You take the part of a detective, who wakes up with one of the worst hangovers in recorded history, with absolutely no idea of who you are or what you were doing and the story unfolds from there. The beauty of this game is the sheer variety of types of character you can play as and each ‘skill’ has its own personality and acts as a pseudo-NPC.

The experience unabashedly tackles everything from the political spectrum, social inequality, racism and mental health, to name a few. The artwork is quite unique and beautiful and the soundtrack is to die for, I’m still thinking about that amazing score. The world is so richly detailed that I just wanted to continue exploring and learning more about its history.

In my opinion, this game stands head shoulders above every game this year and is in serious contention for one of the best I’ve ever had the opportunity to experience. I still think about this game and probably will for a very long time. ZA/UM has absolutely hit it out of the park in their first outing. They have earnt a supporter for life and I eagerly await the next experience they create.

Nicholas Prior

2.) Control

Remedy Entertainment (PC, PS4, Xbox One)

When it came to feeling like a superhero or a Jedi, Control’s telekenetic abilities made me feel more like either than any other game that released in 2019. Floating across gaps and blasting enemies from above; pulling cement block and throwing them into enemies only to land and start shooting your supernatural weapon like a shotgun in their faces. It’s unrivaled combat this year that makes you feel bad-ass.
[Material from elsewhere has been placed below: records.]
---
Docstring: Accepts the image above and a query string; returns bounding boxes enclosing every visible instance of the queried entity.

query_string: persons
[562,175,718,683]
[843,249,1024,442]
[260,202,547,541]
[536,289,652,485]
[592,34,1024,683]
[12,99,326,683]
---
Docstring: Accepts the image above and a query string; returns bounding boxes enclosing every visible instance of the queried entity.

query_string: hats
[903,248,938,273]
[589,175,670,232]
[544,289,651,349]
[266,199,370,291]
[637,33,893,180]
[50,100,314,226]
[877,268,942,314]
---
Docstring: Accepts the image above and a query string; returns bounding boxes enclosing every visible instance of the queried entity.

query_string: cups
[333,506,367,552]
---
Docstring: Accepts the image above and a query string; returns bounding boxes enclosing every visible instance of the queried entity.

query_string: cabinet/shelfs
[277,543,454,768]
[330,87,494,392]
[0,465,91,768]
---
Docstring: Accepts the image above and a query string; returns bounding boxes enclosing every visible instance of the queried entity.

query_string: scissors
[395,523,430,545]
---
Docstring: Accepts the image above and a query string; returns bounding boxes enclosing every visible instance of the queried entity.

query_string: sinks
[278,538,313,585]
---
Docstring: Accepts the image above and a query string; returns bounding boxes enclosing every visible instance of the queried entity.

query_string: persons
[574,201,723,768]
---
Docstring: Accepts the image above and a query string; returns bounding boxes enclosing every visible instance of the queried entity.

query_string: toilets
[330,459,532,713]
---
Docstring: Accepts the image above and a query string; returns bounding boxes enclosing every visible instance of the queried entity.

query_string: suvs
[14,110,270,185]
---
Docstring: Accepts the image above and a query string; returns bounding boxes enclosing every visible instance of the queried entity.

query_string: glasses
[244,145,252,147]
Control is also a crazy acid-trip into a world of monsters and sci-fi horrors. In my review earlier in the year I said:

Like all good episodes of The X-Files or The Twilight Zone, there is a fantastic mystery at the centre of Control, a game that seems inspired by both the weekly adventures of Scully and Mulder and the tone of The Twilight Zone. Remedy Entertainment are definitely fans of serials, just look at their last work, Quantum Break, and horror as well (see Alan Wake), and now they combine many of these past inspirations into the deep, intriguing and mysterious world of Control

In the months since writing that, I have used The X-Files and Twilight Zone comparisons to anyone when trying to sell them on the game. But what Remedy creates with Control is ultimately an utterly original concept and world with the year’s most stunning art direction and a story that rewards the player the more they dig in.

Dylan Blight


1.) Death Stranding

Kojima Productions (PS4)

No game has stuck with me as much in 2019 as Death Stranding.

In my review for Death Stranding I said:

Death Stranding is a unique, weird and unprecedented game that I can’t get out of my head. It’s a testament to new ideas and the rare freedom Kojima Productions was bequeathed from Sony and I hope they continue to support new ideas, no matter how crazy a game about delivering packages may sound on paper.

The part about not being able to get it out of my head stands true over a month since finishing the game. Death Stranding was easily the game from 2019 that hit me the hardest and I just melded with. I loved playing it, I loved experiencing it, I love reading about others’ experiences with the game.

Death Stranding managed to tell a very sci-fi story with a heart that hit me hard at the end. It also gave me the multiplayer experience that many talked about getting from Journey. I was emotionally invested in helping my fellow players in rebuilding the world and I felt joy in giving.

No game in 2019 was as unique, wonderfully weird and special as Death Stranding was and if it’s a sign of things to come from Kojima Productions it’s a great one.